Nesse aspecto, levanta-se ao Presidente Solís uma disjuntiva: apoiar-se nos movimentos sociais e nos setores populares para avançar em uma agenda progressita que abra os ferrolhos que hoje detém a mudança; ou insistir no jogo de equilibrista, caminhando pela corda bamba neoliberal para ficar bem com as câmaras empresariais e com os investidores estrangeiros, com o perigo iminente de perder o passo a qualquer momento e deixar caírem por terra as possibilidades de mudança e as esperanças que o povo que o elegeu depositou em seu governo.

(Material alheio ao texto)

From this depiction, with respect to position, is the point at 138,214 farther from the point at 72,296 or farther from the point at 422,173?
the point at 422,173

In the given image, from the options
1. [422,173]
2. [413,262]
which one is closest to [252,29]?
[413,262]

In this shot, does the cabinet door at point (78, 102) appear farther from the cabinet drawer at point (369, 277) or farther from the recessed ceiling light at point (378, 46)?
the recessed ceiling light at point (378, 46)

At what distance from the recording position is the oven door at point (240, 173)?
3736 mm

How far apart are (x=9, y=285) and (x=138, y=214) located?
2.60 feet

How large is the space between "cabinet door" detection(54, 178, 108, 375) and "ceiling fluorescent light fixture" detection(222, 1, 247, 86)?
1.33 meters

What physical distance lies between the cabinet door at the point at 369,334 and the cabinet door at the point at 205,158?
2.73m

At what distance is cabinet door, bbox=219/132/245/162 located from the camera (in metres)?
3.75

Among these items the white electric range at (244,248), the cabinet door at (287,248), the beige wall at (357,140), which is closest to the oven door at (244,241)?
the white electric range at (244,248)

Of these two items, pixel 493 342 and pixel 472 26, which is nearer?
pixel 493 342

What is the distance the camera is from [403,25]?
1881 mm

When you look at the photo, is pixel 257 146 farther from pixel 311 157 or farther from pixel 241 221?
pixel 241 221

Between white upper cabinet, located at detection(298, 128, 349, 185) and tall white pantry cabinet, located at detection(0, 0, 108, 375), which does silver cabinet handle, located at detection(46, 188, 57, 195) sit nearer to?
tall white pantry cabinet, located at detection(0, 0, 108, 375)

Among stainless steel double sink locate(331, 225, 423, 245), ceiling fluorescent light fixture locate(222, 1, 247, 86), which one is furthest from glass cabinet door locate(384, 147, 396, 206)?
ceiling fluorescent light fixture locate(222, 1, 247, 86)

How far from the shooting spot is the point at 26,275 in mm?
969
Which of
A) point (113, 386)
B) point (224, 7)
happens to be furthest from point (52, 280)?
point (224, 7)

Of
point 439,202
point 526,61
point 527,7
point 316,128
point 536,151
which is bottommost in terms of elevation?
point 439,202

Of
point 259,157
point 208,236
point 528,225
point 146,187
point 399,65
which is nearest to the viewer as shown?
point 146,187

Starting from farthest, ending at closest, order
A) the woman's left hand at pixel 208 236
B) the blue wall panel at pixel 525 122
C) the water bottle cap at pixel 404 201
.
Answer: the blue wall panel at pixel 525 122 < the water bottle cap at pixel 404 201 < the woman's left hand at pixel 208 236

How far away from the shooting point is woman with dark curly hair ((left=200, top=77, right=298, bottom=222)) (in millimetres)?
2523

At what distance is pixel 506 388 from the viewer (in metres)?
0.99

É evidente que o neoliberalismo costariquenho se nega a partir, a ceder seus espaços de poder e seus privilégios. Apesar de derrotado nas urnas eleitorais, sabe que ainda domina os sistemas político e econômico, bem como o senso comum de uma sociedade temerosa em romper com suas falsas certezas. Essa é a batalha cultural de nossos dias e o Presidente, seu partido e os movimentos sociais ainda têm tempo de reconhecer que não basta mostrar a porta de saída ao inimigo: deve-se banir o neoliberalismo com ações políticas concretas e permanentes e, ao mesmo tempo, com a construção de uma hegemonia pós-neoliberal, na qual tenham espaço esses vários projetos de sociedade e de país que têm encorajado as lutas anti-neoliberais das últimas décadas.